Thailand's prime minister has ordered the completion of a natural gas pipeline between Thailand and Burma, long stalled by human rights and environmental groups, newspapers reported Sunday.
Premier Chuan Leekpai halted work on the project after protests by environmental activists, who say the pipeline will destroy areas of Thailand's remaining virgin forest and endanger wildlife. Some have been camping out in the forest for two months to block construction.
The pipeline has also met opposition from human rights groups here and abroad who say the Burmese section is being built with forced labor.
"I have decided that the project must continue. I don't have the right to stop it," Chuan was quoted as saying following an inspection trip to the construction site in Thailand's western border province of Kanchanaburi.
"The pipeline must continue. Whoever wants to stay in the forest is free to do so," he said.
The $1-billion pipeline, a joint venture among U.S.-based Unocal Corp., France's Total, the Petroleum Authority of Thailand and Burma's military regime, will carry natural gas from Burma's Gulf of Martaban to a power plant in Thailand.
Activists have filed a class-action lawsuit in California against El Segundo-based Unocal, and there have been demonstrations at Total's headquarters in France.
While admitting that human rights abuses exist in Burma, both companies deny slave labor has been used to build the pipeline.

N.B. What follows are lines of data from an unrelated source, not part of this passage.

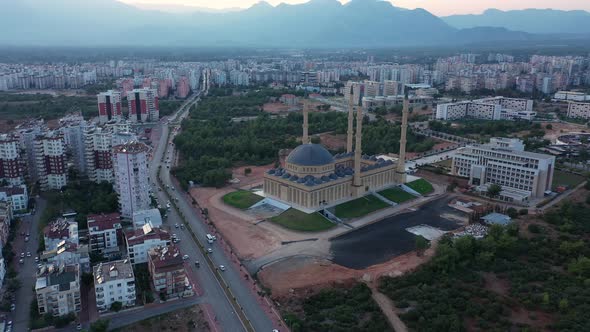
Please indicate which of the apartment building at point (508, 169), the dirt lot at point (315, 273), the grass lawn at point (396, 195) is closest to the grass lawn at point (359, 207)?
the grass lawn at point (396, 195)

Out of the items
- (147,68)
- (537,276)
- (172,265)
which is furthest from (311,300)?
(147,68)

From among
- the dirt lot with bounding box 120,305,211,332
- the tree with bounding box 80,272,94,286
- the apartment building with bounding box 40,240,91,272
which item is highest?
the apartment building with bounding box 40,240,91,272

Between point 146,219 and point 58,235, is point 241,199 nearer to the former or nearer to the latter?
point 146,219

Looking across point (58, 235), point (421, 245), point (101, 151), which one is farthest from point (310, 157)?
point (58, 235)

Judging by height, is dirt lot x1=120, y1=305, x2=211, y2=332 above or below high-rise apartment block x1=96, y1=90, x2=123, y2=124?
below

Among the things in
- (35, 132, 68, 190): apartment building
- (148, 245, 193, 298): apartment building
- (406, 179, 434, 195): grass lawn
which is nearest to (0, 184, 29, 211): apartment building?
(35, 132, 68, 190): apartment building

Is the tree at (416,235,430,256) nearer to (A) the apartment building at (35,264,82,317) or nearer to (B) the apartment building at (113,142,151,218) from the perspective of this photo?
(B) the apartment building at (113,142,151,218)

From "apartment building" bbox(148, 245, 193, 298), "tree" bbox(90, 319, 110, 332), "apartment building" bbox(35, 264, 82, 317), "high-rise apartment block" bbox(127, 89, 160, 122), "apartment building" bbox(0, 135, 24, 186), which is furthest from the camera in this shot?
"high-rise apartment block" bbox(127, 89, 160, 122)
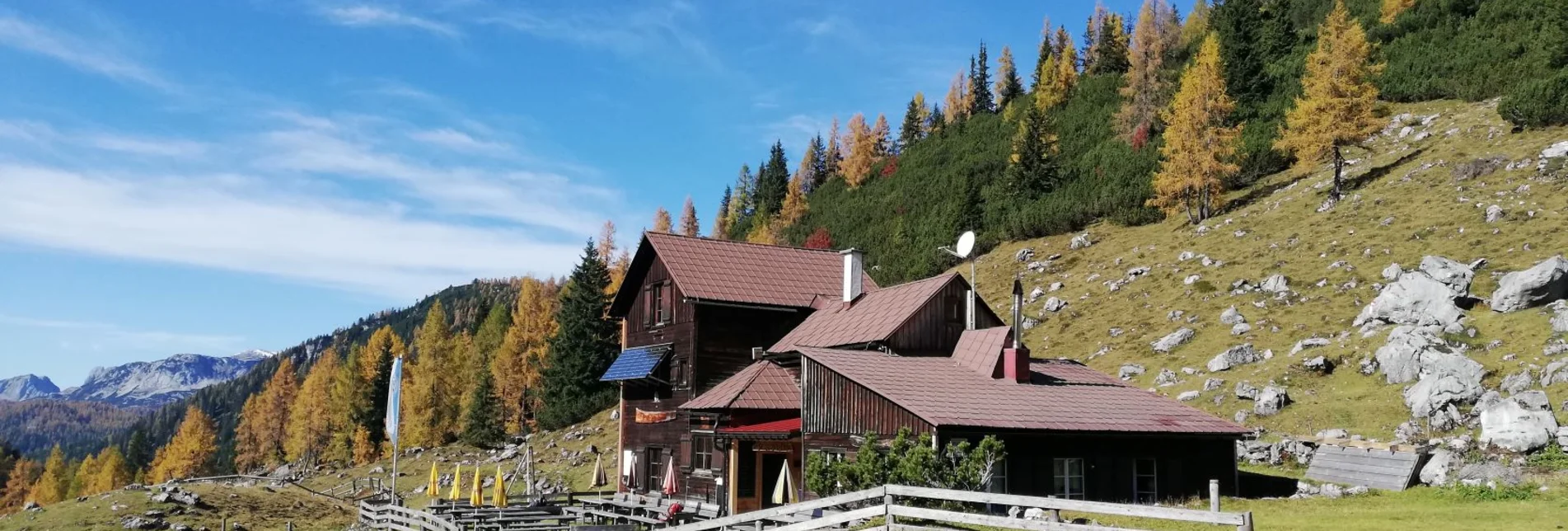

Following the protests, the Thai government appointed a panel headed by former Prime Minister Anand Panyarachun to investigate the project. Last week it concluded that the Petroleum Authority of Thailand was not transparent in its dealings and recommended the government act to alleviate the social and environmental effects of the project.
Chuan said various agencies would look into the panel's observations but decided that the project should continue.
After Chuan's announcement, the activists who had camped out in the forest prepared to end their protest.